The message non-Orthodox Jews are getting is a strong one.
One Cleveland couple who adopted a child about a year ago are Conservative Jews but want to convert their son in an Orthodox ceremony, so, his mother says, "he is covered and no one can say, 10 years from now, that he needs an Orthodox conversion."
The couple asked that their names not be used because they didn’t want to embarrass their Orthodox relatives in the Cleveland area.

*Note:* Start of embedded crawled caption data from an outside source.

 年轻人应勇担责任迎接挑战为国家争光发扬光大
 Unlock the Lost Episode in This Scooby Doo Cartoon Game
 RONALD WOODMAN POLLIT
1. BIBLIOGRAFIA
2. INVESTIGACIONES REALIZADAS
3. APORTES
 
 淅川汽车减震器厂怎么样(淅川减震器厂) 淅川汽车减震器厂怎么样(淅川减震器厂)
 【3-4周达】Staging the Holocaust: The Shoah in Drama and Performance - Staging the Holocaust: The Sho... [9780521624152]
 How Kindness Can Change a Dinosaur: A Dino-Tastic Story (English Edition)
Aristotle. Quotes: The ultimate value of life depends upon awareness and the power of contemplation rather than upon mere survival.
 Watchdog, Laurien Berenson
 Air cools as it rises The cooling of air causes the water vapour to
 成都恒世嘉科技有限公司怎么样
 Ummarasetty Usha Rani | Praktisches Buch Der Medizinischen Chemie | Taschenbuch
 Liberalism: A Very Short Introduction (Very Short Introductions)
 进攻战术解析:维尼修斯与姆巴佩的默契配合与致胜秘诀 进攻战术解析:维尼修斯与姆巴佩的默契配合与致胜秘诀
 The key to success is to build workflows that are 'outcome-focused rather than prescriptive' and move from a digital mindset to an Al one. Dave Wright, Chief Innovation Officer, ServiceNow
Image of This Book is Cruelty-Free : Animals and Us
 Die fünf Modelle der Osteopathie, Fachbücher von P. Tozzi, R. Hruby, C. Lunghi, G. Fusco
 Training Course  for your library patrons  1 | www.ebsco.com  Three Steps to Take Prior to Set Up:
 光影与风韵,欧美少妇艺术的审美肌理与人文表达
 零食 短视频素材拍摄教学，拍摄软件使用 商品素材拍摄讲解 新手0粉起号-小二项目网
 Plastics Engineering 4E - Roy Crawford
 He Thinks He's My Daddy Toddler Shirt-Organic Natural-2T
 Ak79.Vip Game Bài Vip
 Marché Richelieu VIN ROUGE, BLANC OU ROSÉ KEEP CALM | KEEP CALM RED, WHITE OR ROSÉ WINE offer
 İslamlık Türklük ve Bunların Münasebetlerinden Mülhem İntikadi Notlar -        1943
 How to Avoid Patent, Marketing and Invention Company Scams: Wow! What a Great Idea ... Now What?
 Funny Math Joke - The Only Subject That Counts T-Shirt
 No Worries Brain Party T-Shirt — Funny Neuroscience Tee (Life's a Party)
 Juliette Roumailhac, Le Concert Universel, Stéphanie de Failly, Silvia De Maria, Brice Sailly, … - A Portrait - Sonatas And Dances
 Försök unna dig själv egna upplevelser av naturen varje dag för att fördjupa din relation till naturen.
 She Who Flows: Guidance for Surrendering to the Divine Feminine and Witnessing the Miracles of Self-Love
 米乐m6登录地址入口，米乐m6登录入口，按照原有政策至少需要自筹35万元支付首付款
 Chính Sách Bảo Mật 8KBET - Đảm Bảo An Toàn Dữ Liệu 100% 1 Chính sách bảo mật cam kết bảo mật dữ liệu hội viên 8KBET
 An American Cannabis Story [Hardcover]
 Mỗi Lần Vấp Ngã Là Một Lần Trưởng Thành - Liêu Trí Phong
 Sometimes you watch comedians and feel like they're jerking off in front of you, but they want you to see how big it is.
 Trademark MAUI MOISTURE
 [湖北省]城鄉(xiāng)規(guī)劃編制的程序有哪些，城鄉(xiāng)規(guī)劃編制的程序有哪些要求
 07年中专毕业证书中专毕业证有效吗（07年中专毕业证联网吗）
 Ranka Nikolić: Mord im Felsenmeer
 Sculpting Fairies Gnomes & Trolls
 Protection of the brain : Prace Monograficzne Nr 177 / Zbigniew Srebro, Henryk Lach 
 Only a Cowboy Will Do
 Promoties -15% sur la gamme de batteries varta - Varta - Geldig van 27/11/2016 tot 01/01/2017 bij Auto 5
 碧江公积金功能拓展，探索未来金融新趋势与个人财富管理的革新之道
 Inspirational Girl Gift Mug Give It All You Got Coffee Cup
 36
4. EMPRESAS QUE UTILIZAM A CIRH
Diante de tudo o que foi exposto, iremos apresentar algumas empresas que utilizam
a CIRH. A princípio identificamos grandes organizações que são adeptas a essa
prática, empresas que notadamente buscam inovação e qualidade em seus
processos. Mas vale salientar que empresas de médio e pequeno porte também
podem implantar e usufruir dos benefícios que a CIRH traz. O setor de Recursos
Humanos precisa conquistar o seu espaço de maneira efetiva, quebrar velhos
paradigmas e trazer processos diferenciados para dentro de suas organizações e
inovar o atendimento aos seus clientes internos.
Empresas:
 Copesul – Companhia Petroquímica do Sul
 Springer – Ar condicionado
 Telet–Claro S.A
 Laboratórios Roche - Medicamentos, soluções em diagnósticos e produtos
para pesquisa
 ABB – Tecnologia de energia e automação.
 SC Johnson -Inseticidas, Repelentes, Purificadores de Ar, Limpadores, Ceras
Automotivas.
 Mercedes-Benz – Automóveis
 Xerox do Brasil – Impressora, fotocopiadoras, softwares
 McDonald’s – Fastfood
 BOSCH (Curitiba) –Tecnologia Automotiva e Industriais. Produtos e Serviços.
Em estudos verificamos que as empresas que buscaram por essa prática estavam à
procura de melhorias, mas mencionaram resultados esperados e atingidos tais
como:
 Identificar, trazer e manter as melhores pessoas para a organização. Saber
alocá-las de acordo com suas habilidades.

They have been trying for more than nine months to find a way to have his conversion supervised by an Orthodox rabbi at a local mikvah, but haven’t succeeded, delaying an experience that they fear will now be traumatic for their toddler son.
Someone suggested they join an Orthodox synagogue for a year, but "we don’t want to be dishonest," says the mother, adding, "We do keep a kosher home and attend synagogue every week, and I’m sure that there are plenty in the Orthodox community who don’t even do that.
"It’s bad enough that you go through the court hearings and thousands of papers with adoption," she says. "If the Jewish community can’t help us embrace a new member of the Jewish people, then we have a real problem."